Cuando aparece el segundo cuerno, la 4.000 se abalanza y muerde el ojo con toda la fuerza de sus mandíbulas. Quiere seccionarlo, pero el molusco se contrae, llevándose a la vez a la exploradora al interior de su concha.
¿Cómo salvarla ahora?
La 103.683 piensa. Y una idea brota de uno de sus tres cerebros. Coge una piedra con las mandíbulas y empieza a golpear la concha con todas sus fuerzas. Ha inventado el martillo, sí, pero la concha del caracol no es de madera blanda. Los golpes sólo sirven para hacer música. Hay que buscar otra cosa.

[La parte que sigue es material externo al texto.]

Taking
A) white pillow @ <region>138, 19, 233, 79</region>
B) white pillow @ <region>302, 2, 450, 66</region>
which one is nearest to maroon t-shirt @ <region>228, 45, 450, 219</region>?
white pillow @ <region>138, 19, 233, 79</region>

Éste es un gran día, porque la hormiga descubre ahora la palanca. Coge una ramita sólida, un granito de arena le sirve de fulcro, y empuja a continuación con todo su cuerpo para darle la vuelta al pesado animal. Ha de volver a intentarlo muchas veces. Y, finalmente, la concha vacila adelante y atrás, y luego gira.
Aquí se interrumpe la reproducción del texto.